Am 01.04.2014 23:00, schrieb Ralf Mardorf:
On Tue, 2014-04-01 at 22:29 +0200, Hartmut Noack
wrote:
1.) play a few tracks free jazz or 12-tone style
compositions and apply
some evil fantasy regarding sound and you have something that would be
considered "avantgarde" with bitwig the same as easy.
MIDI wasn't made to play Ornette Coleman compositions.
https://www.youtube.com/watch?v=DNbD1JIH344
And what's called (Free) Jazz nowadays usually has nothing to do with
music. They even call Mike Patton a Jazz or at least an avant garde
musician, for my taste he isn't a musician at all.
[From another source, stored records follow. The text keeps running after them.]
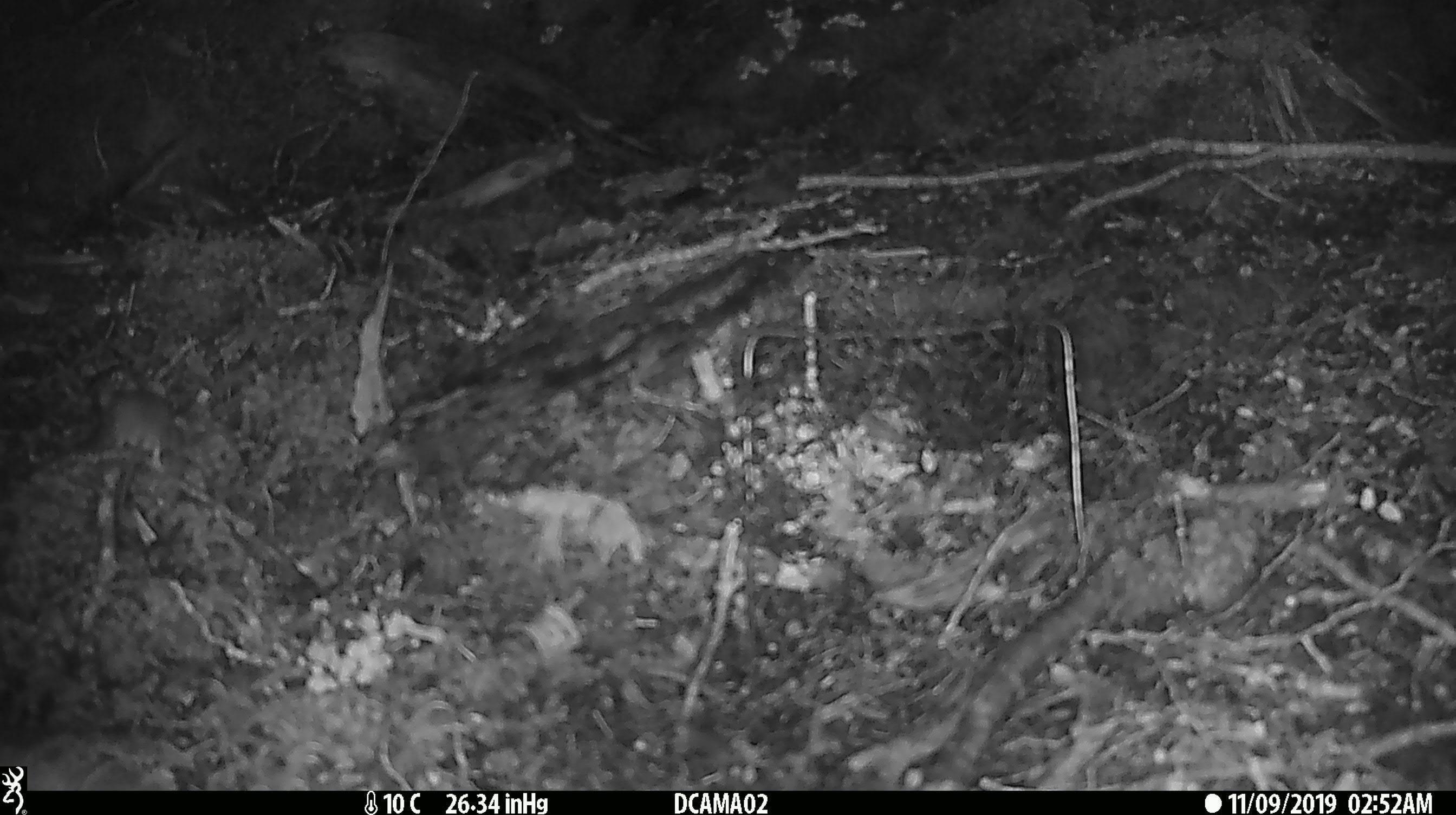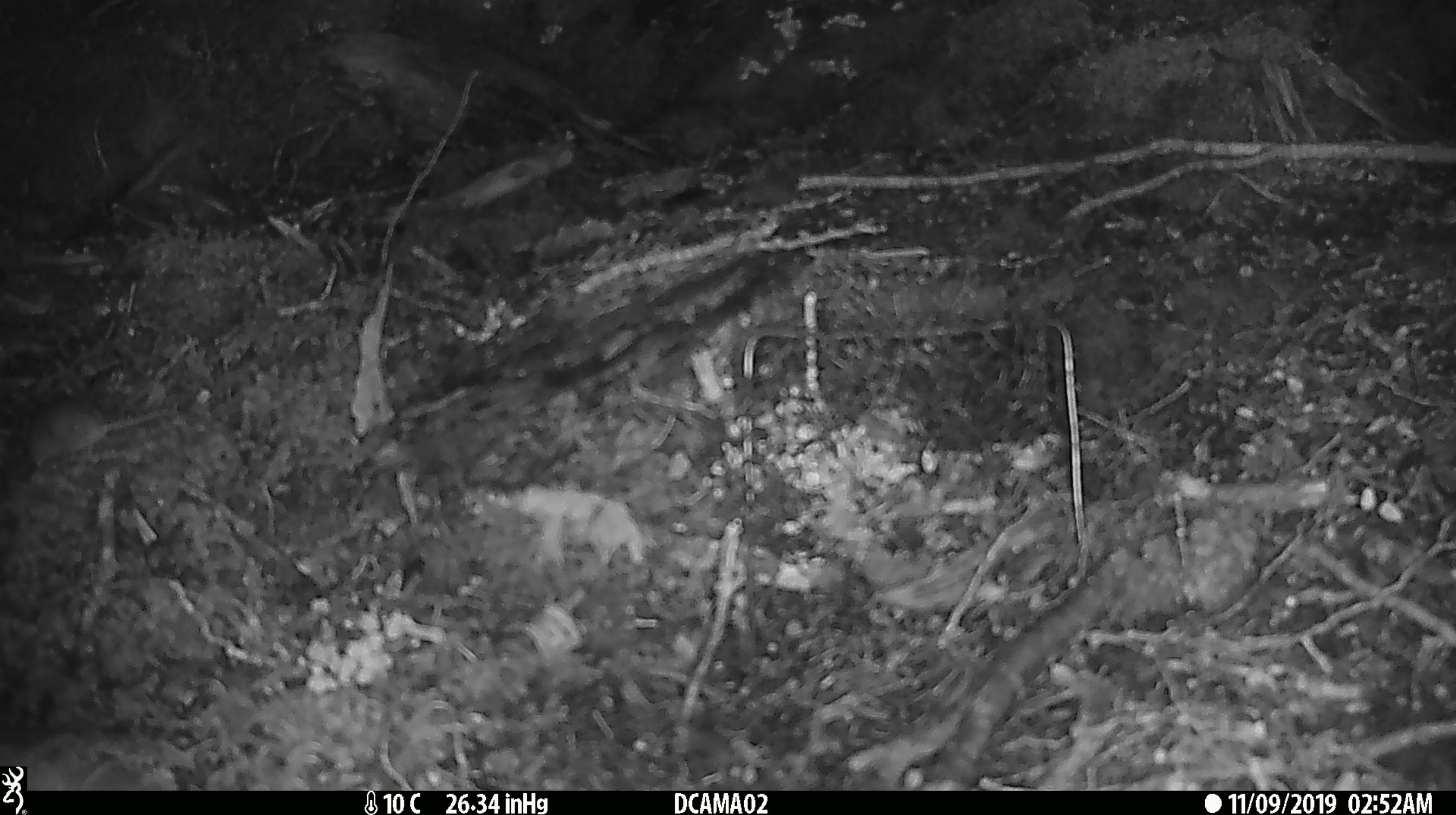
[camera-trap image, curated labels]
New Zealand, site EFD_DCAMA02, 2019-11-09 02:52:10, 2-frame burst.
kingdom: Animalia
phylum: Chordata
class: Mammalia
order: Rodentia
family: Muridae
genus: Mus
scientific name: Mus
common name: mouse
MIDI was made to
produce pop music and Linux MIDI sequencers have several weak points,
that other MIDI sequencers don't have. 12-tone is something different,
but you likely will use hard disk recording and less MIDI for 12-tone
music too.
Of course you would play it and record to hard disk and that was what I
meant. Could it be, that some people in fact think, that Bitwig is
MIDI-only? It is not even really MIDI but OSC as I mentined before and
of course it is a full-featured HD-recorder too (though not as strongly
optimized for HD-recording as Ardour)
It works most easy when you are out for 4/4 stuff
structured as common
in pop.
And common for many, if not most Jazz compositions too. However, you can
use MIDI for 7/8 as good as for 4/4. Perhaps you used the wrong
sequencers or I didn't notice that your post is just an April Fools'
joke.
Or perhaps you did not have a look upon the program yourself or maybe
have lost the ability to thing a bit like Hannibal Lecter.
I said it is *most easy* to work with *standard* 4/4 loops in Bitwig,
and *not* that that is the only thing you can do. And it is so, because
Bitwig comes with a Gigabyte of sampled loops, that are exactly that:
standardized 4/4 segments for popular mainstream electronica.